▸ **Task requirements**: Shift the answer coordinates in the data by 127: reproduce in full every line between the lines holding "Is (x=386, y=305)" and "Is it (415,342)", inclusive, adding 127 to each coordinate in the answers and leaving all other text and numbers unchanged.

▸ **The records**:
+--

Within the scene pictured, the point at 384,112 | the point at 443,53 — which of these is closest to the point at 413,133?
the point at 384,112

+--

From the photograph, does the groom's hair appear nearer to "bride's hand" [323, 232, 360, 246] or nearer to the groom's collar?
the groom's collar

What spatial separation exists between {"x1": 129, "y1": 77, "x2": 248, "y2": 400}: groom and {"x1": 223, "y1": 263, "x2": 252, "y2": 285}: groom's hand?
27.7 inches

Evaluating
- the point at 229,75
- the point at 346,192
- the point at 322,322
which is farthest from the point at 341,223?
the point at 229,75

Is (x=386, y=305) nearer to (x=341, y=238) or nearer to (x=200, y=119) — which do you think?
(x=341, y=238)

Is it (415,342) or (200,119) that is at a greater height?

+--

▸ **Answer below**:
Is (x=386, y=305) nearer to (x=341, y=238) or nearer to (x=200, y=119) — which do you think?
(x=468, y=365)

Is it (415,342) or (200,119) that is at a greater height?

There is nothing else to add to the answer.